Overview
Permission Mongo includes pre-configured Prometheus alerting rules that monitor critical system conditions. Alerts are defined in monitoring/alerts.yml and evaluated by Prometheus every 15 seconds.
Alert Rules
All alerting rules are organized in the permission-mongo-alerts group.
HighErrorRate
Severity: Critical
Condition: Error rate > 5% over 5 minutes
Duration: 5 minutes
- alert : HighErrorRate
expr : |
(
sum(rate(http_requests_total{status=~"5.."}[5m]))
/
sum(rate(http_requests_total[5m]))
) > 0.05
for : 5m
labels :
severity : critical
annotations :
summary : "High HTTP error rate detected"
description : "Error rate is {{ $value | humanizePercentage }} over the last 5 minutes"
Trigger Condition: More than 5% of requests return 5xx status codes
Response Actions:
Check application logs for errors
Verify database connectivity
Review recent deployments
Check infrastructure health
HighLatency
Severity: Warning
Condition: P95 latency > 500ms
Duration: 5 minutes
- alert : HighLatency
expr : |
histogram_quantile(0.95, sum(rate(http_request_duration_seconds_bucket[5m])) by (le))
> 0.5
for : 5m
labels :
severity : warning
annotations :
summary : "High request latency detected"
description : "95th percentile latency is {{ $value }}s"
Trigger Condition: 95th percentile latency exceeds 500ms
Response Actions:
Investigate slow database queries
Check cache hit rate
Review RBAC policy complexity
Examine resource utilization
ServiceDown
Severity: Critical
Condition: Target unreachable
Duration: 1 minute
- alert : ServiceDown
expr : up{job="permission-mongo"} == 0 or up{job="permission-mongo-local"} == 0
for : 1m
labels :
severity : critical
annotations :
summary : "Permission Mongo service is down"

▬▬▬▬▬▬

(DIRECTION A)
From the alerting page, quote the stretch from "Trigger Condition: More" through "sum(rate(http_request_duration_seconds_bucket[5m])) by (le))" word for word.
(DIRECTION B)
According to the alerting page, how often does Prometheus evaluate the alerts?

▬▬▬▬▬▬

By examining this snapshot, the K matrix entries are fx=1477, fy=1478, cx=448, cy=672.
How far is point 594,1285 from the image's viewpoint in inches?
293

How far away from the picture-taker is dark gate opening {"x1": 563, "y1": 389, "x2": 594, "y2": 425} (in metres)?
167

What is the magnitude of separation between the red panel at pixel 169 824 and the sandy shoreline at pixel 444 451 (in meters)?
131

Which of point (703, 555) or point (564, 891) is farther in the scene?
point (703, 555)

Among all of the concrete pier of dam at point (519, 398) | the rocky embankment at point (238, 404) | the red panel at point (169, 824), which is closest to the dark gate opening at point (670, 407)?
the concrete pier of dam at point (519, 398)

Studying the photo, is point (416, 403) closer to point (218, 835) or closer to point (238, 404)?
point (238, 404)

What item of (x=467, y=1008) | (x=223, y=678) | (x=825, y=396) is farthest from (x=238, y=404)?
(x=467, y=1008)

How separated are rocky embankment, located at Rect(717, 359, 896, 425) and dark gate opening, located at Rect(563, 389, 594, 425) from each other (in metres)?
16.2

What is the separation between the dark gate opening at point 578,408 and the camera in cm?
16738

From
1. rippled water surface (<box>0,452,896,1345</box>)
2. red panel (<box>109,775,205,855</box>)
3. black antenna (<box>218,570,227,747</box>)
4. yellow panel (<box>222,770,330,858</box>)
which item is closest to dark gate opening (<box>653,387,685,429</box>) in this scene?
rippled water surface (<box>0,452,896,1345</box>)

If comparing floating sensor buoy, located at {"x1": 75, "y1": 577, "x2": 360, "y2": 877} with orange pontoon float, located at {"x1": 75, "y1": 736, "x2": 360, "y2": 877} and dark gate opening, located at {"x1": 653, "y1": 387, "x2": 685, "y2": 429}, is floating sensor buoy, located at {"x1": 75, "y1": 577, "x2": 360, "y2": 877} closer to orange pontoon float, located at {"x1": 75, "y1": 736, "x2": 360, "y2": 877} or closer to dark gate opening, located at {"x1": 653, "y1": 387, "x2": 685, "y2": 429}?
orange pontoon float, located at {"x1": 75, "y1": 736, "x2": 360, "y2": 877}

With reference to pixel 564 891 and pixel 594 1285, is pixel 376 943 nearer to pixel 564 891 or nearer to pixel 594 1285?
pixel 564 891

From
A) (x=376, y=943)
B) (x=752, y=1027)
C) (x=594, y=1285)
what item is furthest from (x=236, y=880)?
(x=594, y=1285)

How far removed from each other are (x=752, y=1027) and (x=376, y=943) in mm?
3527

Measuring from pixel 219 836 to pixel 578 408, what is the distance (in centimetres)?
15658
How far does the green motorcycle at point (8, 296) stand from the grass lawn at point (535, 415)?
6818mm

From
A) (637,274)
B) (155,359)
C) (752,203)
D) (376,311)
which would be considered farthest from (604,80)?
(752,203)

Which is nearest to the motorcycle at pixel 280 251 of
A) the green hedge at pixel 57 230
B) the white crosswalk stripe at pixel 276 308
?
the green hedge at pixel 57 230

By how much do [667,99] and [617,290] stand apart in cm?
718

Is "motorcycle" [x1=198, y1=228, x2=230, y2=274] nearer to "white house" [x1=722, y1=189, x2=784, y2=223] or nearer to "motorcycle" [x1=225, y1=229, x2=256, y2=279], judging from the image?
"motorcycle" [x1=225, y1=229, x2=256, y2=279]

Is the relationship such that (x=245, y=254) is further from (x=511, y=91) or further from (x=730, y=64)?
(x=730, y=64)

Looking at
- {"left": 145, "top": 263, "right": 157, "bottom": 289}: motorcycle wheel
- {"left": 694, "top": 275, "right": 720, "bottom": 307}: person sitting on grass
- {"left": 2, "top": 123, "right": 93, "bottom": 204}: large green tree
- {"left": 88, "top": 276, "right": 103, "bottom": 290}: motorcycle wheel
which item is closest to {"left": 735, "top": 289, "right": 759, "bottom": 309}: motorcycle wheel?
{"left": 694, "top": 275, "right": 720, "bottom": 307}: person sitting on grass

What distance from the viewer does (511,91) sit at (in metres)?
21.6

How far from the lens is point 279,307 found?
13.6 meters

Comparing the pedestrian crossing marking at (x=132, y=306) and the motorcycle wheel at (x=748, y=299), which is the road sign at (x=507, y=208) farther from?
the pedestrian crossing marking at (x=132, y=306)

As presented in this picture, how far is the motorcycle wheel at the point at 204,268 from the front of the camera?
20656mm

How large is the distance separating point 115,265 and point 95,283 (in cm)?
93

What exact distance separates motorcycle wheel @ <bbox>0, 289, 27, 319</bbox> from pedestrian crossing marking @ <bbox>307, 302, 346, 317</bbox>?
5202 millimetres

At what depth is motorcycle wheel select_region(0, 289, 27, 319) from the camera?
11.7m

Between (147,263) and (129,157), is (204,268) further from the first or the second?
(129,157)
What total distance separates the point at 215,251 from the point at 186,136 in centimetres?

▬▬▬▬▬▬

(EXPECTED ANSWER A)
Trigger Condition: More than 5% of requests return 5xx status codes
Response Actions:
Check application logs for errors
Verify database connectivity
Review recent deployments
Check infrastructure health
HighLatency
Severity: Warning
Condition: P95 latency > 500ms
Duration: 5 minutes
- alert : HighLatency
expr : |
histogram_quantile(0.95, sum(rate(http_request_duration_seconds_bucket[5m])) by (le))

(EXPECTED ANSWER B)
Every 15 seconds.